TR6147-Torquay-Station

The deal was done back in April but, until the new Sightseeing Tours livery was applied, the vehicle was effectly ‘under wraps’ and news of its arrival was embargoed as far as Busman’s Holiday was concerned!

TR6147 was previously owned by Wheels of Nuneaton but its owner Ashley Wakelin wanted to scale down his operation and put the bus up for sale. It was delivered wearing its Midland Red livery, similar to several other vehicles in the erstwhile Wheels fleet.

TR6147-old-liveryThis photo was taken during the journey up to Exeter for repainting. This was my first attempt at driving the charabanc and it was a baptism of fire, I can tell you! But first we need to do a bit of digging into the history of this rather bizarre vehicle.

TR6147 actually began life with Hants & Dorset as a standard ECW-bodied Bristol LH6L bus, registered NLJ516M, in 1973. This photo of sister bus NLJ517M shows what it would have looked like shortly after delivery. After a comparatively short service life it was taken into the H&D workshops at Barton Park, Eastleigh (near Southampton) and rebuilt with a replica charabanc body, emerging in 1982. Legend has it that several parts from a 1929-built vehicle were incorporated. Certainly the registration number TR6147 was originally carried by a 1929 all-Leyland Lion PLSC3 but this bus is recorded as having been scrapped in 1943. Here is an interesting photo of the charabanc body being built at Eastleigh. All that remains of the Bristol LH is the chassis, including the Leyland O.401 6-cylinder diesel engine and 5-speed manual gearbox. The bus can carry 25 people, accommodated on deeply padded ‘leather’ seats.

The replica charabanc was used by Hants & Dorset at rallies and for private hire and subsequently passed through several owners including Shamrock & Rambler and Arriva before joining Ashley’s well known Midland Red Coaches/Wheels of Nuneaton fleet.

The journey to Exeter didn’t require me to use 1st (crawler) gear, which is just as well because engaging 1st or reverse is something of an art. Fortunately for us, Ashley Wakelin had kindly come down from Nuneaton at his own expense the day after it was delivered to show us around the bus and had demonstrated some of its quirks for us.
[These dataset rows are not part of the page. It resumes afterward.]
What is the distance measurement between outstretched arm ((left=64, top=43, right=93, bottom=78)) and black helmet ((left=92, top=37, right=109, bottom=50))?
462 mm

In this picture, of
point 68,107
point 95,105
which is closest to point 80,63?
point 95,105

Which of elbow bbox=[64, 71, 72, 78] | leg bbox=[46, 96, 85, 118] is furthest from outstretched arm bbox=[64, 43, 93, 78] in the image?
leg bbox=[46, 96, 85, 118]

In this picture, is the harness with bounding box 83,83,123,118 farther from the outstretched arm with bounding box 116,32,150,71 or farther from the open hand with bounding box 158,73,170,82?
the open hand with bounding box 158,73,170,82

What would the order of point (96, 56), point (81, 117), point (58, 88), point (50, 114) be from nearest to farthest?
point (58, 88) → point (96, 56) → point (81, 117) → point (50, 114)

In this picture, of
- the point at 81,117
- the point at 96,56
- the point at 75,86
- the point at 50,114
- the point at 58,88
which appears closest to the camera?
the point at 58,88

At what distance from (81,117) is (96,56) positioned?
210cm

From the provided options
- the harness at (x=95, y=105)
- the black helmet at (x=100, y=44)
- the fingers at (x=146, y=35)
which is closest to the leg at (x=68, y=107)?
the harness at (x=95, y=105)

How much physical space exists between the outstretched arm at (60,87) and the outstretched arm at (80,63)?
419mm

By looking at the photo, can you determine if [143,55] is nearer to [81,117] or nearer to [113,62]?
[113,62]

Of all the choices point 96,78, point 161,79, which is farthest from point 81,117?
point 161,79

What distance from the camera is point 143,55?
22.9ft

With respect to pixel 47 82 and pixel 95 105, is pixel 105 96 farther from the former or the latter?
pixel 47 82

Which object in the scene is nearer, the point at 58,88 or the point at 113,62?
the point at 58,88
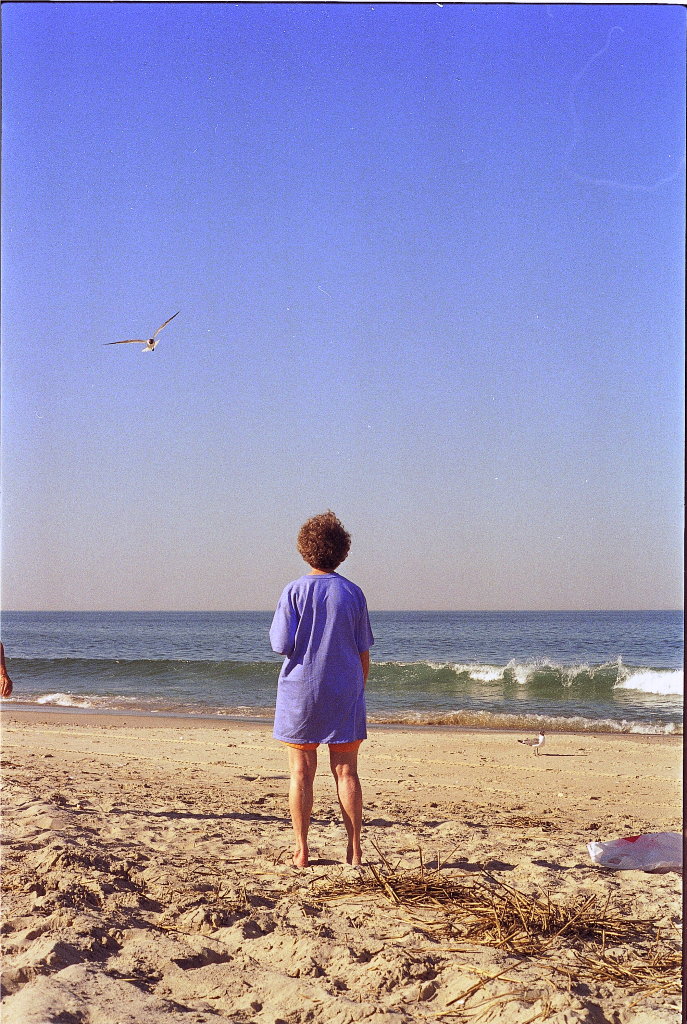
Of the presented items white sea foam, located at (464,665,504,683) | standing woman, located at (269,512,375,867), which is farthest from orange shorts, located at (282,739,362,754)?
white sea foam, located at (464,665,504,683)

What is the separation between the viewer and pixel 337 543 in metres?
2.56

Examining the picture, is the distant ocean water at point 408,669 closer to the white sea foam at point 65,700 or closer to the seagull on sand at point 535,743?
the white sea foam at point 65,700

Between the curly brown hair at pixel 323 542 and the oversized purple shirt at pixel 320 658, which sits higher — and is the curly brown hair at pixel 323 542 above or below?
above

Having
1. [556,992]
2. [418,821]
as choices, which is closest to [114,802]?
[418,821]

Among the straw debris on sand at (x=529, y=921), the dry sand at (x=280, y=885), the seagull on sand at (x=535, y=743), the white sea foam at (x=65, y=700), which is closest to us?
the dry sand at (x=280, y=885)

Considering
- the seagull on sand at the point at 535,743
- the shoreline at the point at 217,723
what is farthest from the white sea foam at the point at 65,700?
the seagull on sand at the point at 535,743

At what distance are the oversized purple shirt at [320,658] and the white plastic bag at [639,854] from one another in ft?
2.95

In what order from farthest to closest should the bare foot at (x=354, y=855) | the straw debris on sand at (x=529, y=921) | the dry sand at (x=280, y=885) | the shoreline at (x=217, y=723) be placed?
1. the shoreline at (x=217, y=723)
2. the bare foot at (x=354, y=855)
3. the straw debris on sand at (x=529, y=921)
4. the dry sand at (x=280, y=885)

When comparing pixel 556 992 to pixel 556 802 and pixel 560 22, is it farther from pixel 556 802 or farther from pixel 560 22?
pixel 560 22

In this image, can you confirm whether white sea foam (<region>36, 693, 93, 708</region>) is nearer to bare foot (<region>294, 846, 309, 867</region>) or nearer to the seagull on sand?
the seagull on sand

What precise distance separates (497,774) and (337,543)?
2171mm

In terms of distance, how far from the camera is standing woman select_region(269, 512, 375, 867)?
2510 mm

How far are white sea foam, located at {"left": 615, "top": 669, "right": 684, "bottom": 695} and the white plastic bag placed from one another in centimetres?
543

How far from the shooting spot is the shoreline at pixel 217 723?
571 centimetres
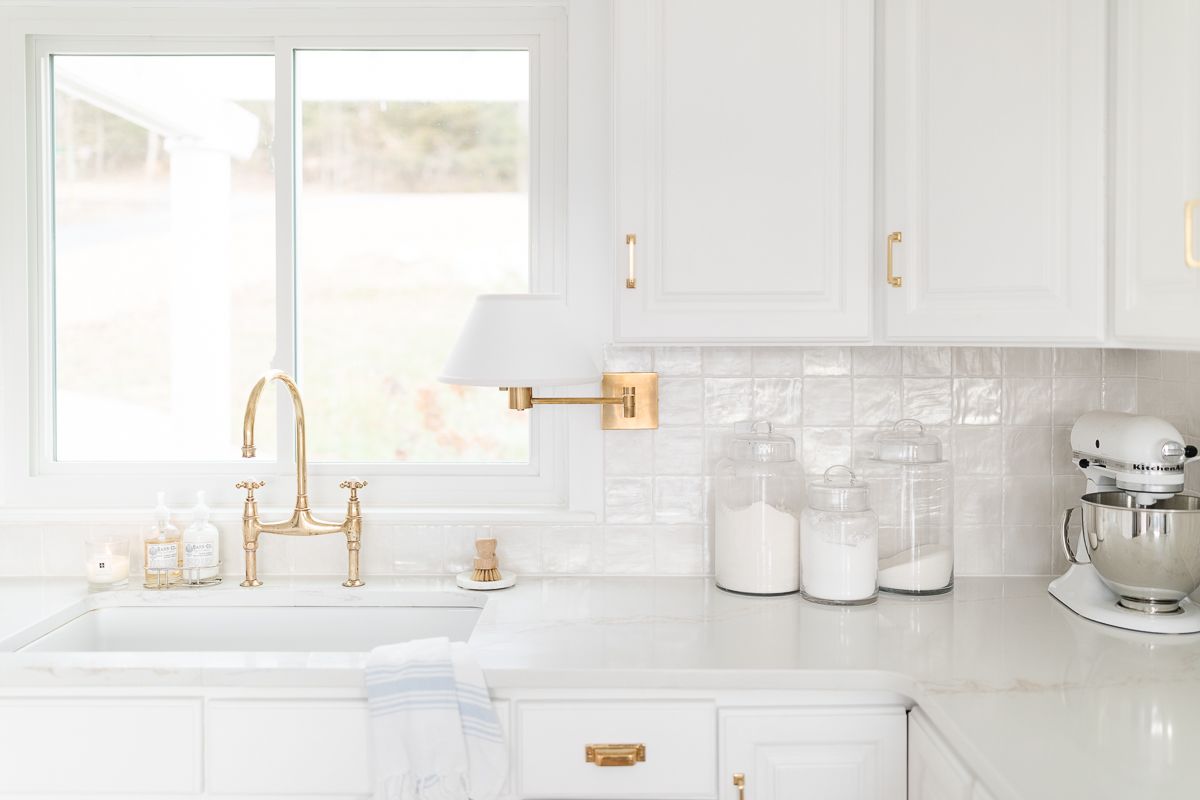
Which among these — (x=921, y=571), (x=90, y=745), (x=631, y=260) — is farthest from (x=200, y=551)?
(x=921, y=571)

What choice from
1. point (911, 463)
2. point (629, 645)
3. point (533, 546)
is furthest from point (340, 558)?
point (911, 463)

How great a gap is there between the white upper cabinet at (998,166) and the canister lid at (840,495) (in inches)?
11.8

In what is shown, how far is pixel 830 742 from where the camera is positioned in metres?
1.61

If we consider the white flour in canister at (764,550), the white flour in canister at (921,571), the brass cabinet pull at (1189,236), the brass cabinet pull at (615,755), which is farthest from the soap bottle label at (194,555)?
the brass cabinet pull at (1189,236)

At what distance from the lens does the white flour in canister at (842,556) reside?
1.91m

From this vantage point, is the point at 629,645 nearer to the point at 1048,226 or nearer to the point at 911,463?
the point at 911,463

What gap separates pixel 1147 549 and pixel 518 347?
3.66 feet

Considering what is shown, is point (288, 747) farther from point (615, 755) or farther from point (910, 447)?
point (910, 447)

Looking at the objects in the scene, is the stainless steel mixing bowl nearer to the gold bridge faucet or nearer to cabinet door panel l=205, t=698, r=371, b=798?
cabinet door panel l=205, t=698, r=371, b=798

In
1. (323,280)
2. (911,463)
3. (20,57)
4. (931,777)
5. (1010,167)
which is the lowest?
(931,777)

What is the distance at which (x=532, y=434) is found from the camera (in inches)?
90.0

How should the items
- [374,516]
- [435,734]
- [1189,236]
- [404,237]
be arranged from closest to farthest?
[1189,236], [435,734], [374,516], [404,237]

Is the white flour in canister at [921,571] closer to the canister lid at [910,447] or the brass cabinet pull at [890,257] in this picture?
the canister lid at [910,447]

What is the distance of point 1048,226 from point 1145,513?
501 mm
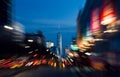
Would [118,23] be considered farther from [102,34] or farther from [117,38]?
[102,34]

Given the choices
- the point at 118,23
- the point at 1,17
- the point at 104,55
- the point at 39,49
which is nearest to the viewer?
Answer: the point at 118,23

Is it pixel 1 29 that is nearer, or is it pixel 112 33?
pixel 112 33

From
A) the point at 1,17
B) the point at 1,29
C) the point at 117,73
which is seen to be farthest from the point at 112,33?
the point at 1,17

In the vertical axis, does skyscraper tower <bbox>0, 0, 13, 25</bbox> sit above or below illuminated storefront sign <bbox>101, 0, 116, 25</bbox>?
above

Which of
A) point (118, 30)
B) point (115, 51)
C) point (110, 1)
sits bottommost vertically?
point (115, 51)

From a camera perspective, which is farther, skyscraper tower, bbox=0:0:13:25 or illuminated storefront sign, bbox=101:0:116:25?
skyscraper tower, bbox=0:0:13:25

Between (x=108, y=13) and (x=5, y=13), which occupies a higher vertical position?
(x=5, y=13)

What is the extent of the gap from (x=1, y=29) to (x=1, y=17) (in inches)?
94.9

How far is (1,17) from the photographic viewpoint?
25.5m

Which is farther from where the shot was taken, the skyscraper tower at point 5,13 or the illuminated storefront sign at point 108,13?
the skyscraper tower at point 5,13

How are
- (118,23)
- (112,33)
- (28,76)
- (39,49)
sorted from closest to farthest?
(118,23) < (112,33) < (28,76) < (39,49)

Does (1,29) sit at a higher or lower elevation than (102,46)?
higher

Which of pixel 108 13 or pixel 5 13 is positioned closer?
pixel 108 13

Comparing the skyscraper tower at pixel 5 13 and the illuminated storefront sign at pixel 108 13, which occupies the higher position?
the skyscraper tower at pixel 5 13
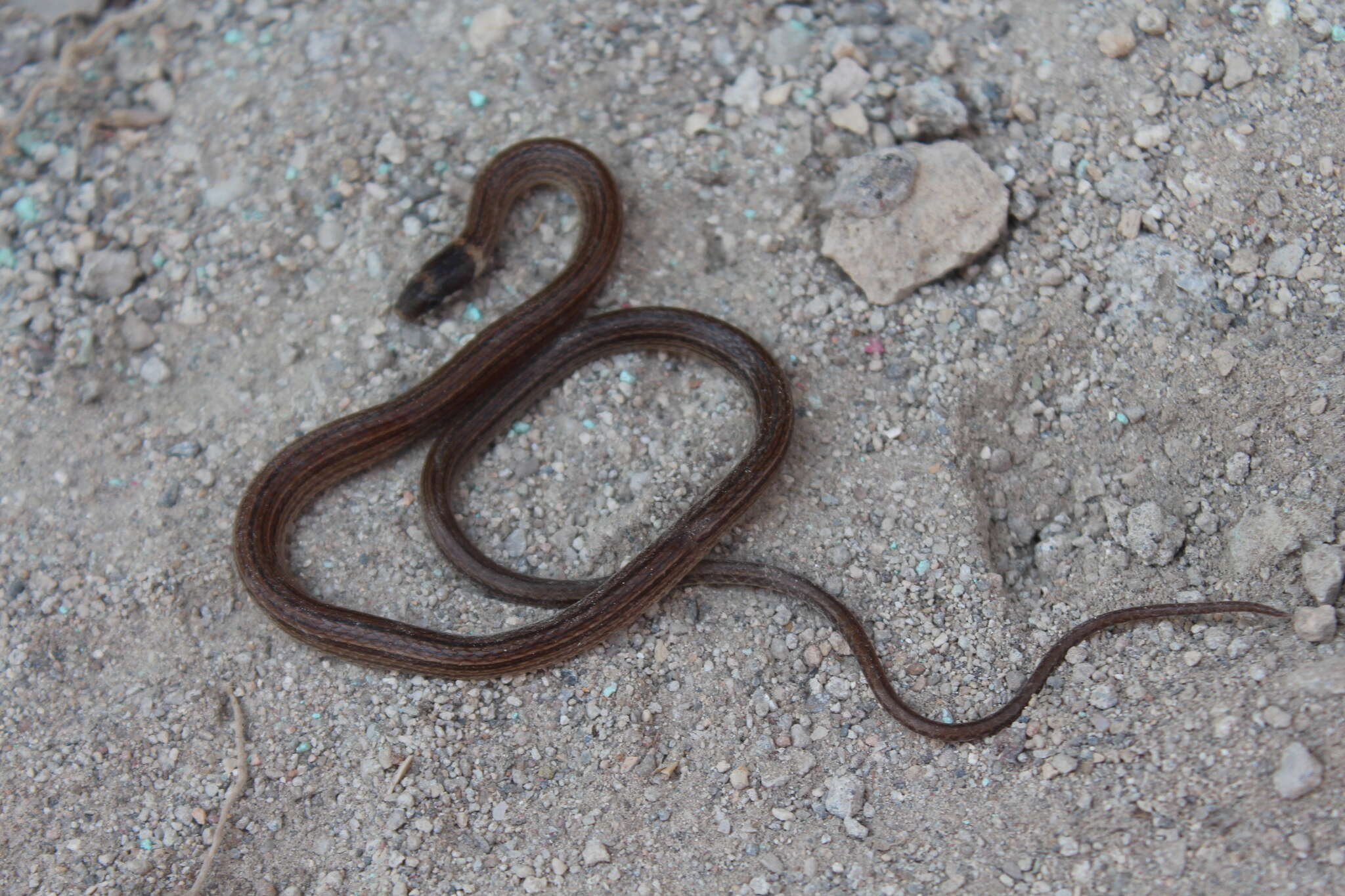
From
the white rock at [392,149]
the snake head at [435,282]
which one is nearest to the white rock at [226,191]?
the white rock at [392,149]

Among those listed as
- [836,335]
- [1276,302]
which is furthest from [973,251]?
[1276,302]

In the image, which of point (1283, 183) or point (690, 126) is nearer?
point (1283, 183)

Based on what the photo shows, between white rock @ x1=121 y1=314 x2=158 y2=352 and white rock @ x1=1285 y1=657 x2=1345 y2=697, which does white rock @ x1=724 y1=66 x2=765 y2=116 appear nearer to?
white rock @ x1=121 y1=314 x2=158 y2=352

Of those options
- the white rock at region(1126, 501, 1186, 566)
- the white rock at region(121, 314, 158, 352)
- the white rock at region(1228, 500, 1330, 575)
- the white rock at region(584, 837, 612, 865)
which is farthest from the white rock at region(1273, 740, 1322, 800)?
the white rock at region(121, 314, 158, 352)

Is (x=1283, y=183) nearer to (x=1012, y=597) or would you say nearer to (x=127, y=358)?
(x=1012, y=597)

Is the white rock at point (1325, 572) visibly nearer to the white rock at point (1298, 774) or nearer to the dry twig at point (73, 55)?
the white rock at point (1298, 774)
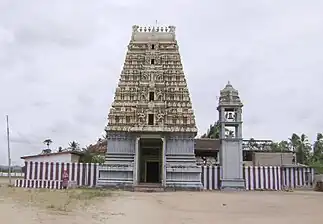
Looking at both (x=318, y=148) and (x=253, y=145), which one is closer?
(x=253, y=145)

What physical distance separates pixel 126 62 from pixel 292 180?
17034 millimetres

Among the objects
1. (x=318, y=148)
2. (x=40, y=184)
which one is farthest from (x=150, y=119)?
(x=318, y=148)

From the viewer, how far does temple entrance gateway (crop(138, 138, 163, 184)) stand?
34.0 metres

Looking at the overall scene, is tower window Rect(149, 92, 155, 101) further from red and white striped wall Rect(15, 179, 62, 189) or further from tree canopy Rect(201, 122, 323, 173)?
tree canopy Rect(201, 122, 323, 173)

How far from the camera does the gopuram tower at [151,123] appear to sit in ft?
102

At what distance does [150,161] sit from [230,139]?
7.21m

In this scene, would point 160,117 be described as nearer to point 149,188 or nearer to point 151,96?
point 151,96

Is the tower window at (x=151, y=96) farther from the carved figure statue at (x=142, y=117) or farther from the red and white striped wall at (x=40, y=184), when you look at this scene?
the red and white striped wall at (x=40, y=184)

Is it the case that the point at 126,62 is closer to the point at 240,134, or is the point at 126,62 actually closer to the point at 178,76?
the point at 178,76

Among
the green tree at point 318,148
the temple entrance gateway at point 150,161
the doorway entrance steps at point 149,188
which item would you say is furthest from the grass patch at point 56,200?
the green tree at point 318,148

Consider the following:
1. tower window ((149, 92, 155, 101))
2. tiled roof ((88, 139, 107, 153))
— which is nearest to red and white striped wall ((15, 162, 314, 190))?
tower window ((149, 92, 155, 101))

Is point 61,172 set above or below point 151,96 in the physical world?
below

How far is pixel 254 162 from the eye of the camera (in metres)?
40.1

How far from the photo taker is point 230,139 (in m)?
32.1
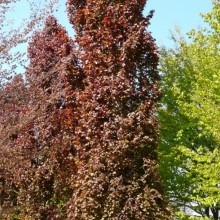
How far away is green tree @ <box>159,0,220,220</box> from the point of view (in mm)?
14391

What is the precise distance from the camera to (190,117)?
50.2 feet

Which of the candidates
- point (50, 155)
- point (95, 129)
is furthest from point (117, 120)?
point (50, 155)

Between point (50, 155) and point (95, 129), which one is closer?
point (95, 129)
The driving position took some getting used to. I’m more familiar with the forward control position found in most half cab buses but in this bus it has been set back behind the front wheels. A huge expanse of bonnet stretches out in front of the driver which makes judging one’s position when in tight spaces a bit tricky. The driver now sits directly above the engine (still in its original position under the LH’s floor) and the experience is noisy! I was curious to see how fast it would go so, while motoring along on the A38 dual carriageway towards Exeter I put my foot down. The tacho showed around 55mph! That’s an undignified speed for a charabanc (it also led to a bout of overheating) so I eased off and completed the rest of the journey at a more reasonable 35mph or so.